Rückblickend würde ich schätzen 2-3m³..eher sogar weniger  ...mal alte Fotos rauskramen 
Nachdem der Teich undicht wurde, hat der damalige Eigentümer die heutige Teichbecken von ca. 5000l (mit meiner Hilfe) eingebaut....das ist nun auch schon wieder gut 15 Jahre her 
Den Umzug hat der Fisch noch mit erlebt... wann er genau gestorben ist, kann ich leider nicht sagen, da ich dann weggezogen bin und nur noch gelegentlich da war.
Aber ich würde schon sagen, das er es auf über 10 Jahre gebracht hat.

Ich kann mir nur gut vorstellen, dass, sofern die Umgebung weiterhin so gut ist, diese Population auf Dauer zu einem Problem werdern kann.

Wie groß sind denn die Goldfische?
Hat sich der Nachwuchs zeitgleich von dunkel in Goldfischfarbe gefärbt?

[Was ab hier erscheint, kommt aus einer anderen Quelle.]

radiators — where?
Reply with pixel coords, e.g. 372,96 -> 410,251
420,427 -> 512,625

Hast Du evt. Fotos von Deinem Teich und ggf. den Fischen bzw. kannst welche machen?

Grüße
Andreas


----------



## Schrat (24. Aug. 2010)

*AW: "Schwimmen" tote Fische immer oben?*

Hallo,

vielen Dank für eure Antworten.

Der Grund meiner Anfrage war eigentlich folgender: Ich hatte vor etwa 1-2 Monaten 2 __ Silberkarpfen eingesetzt da diese ja die Schwebalgen so sehr mögen sollen. Leider habe ich bisher nichts mehr von ihnen gesehen, bis auf 1-2 mal wo ich annahm einen davon erspäht zu haben. Natürlich kann es auch daran liegen, dass man auf Grund der Algen nicht allzu tief blicken kann und die Färbung der Silberkarpfen erleichtert das Sichten auch nicht gerade. 

Der größte __ Goldfisch in meinen Teich wird wohl auch so an die 20 cm sein. Der überwiegende Teil hat die typische Färbung, ein paar sind noch dunkel bzw. weiß.

Bilder stelle ich noch ein, muss ich nur noch etwas verkleinern.

Gruß
Torsten


----------



## laolamia (24. Aug. 2010)

*AW: "Schwimmen" tote Fische immer oben?*



Schrat schrieb:


> 2 __ Silberkarpfen eingesetzt da diese ja die Schwebalgen so sehr mögen sollen.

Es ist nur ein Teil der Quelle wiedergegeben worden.